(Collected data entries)
—————
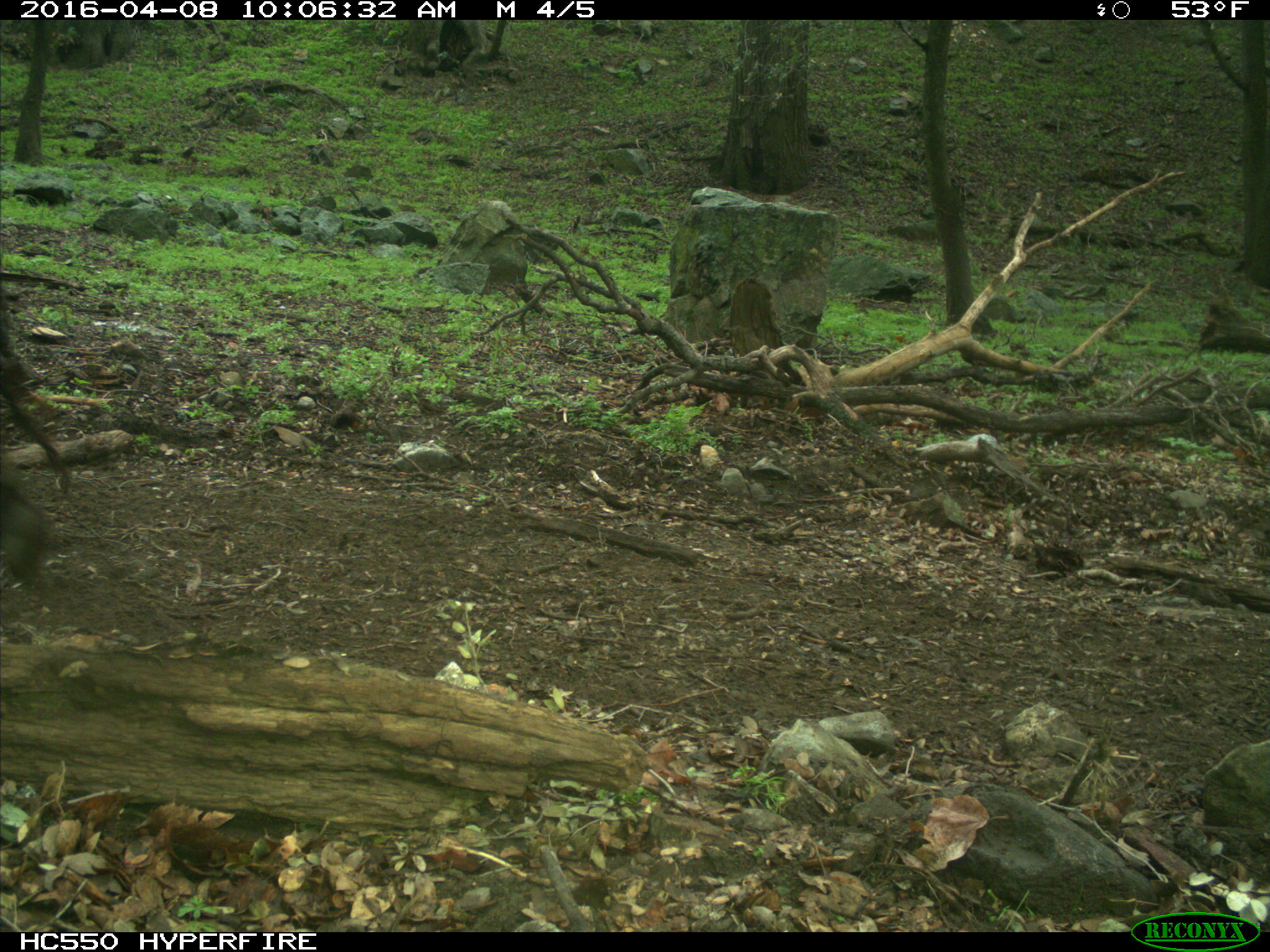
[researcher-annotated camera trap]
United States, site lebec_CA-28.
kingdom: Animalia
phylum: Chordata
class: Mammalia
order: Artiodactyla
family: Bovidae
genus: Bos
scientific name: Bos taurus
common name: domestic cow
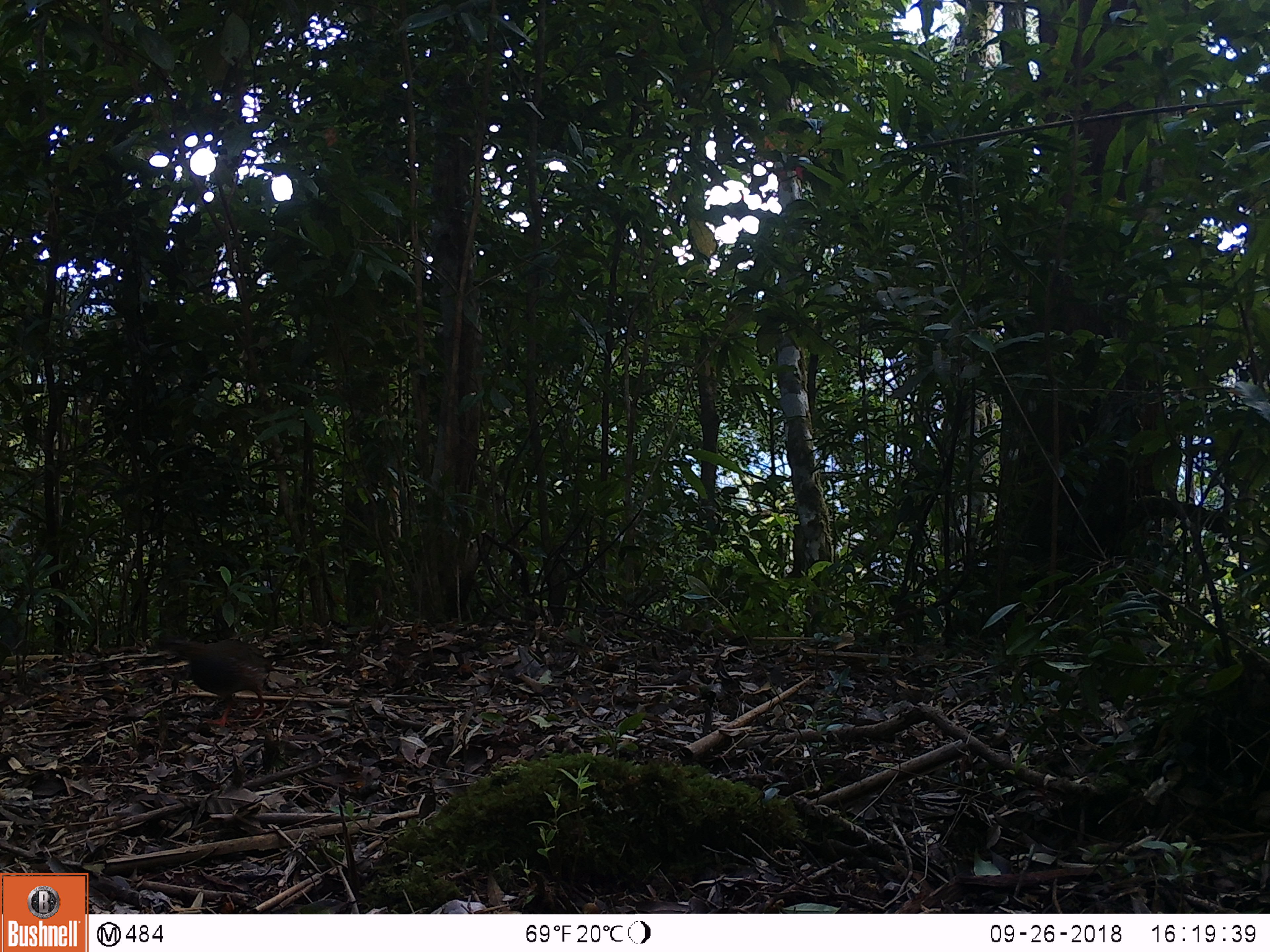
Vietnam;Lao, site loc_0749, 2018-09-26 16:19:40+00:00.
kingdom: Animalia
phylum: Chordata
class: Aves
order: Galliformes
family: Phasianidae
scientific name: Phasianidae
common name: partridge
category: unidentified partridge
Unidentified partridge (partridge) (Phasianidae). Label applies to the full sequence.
—————
From the line containing "order: Artiodactyla" through the last line of the entries, both included, print each line exactly and omit any picture.

order: Artiodactyla
family: Bovidae
genus: Bos
scientific name: Bos taurus
common name: domestic cow
Vietnam;Lao, site loc_0749, 2018-09-26 16:19:40+00:00.
kingdom: Animalia
phylum: Chordata
class: Aves
order: Galliformes
family: Phasianidae
scientific name: Phasianidae
common name: partridge
category: unidentified partridge
Unidentified partridge (partridge) (Phasianidae). Label applies to the full sequence.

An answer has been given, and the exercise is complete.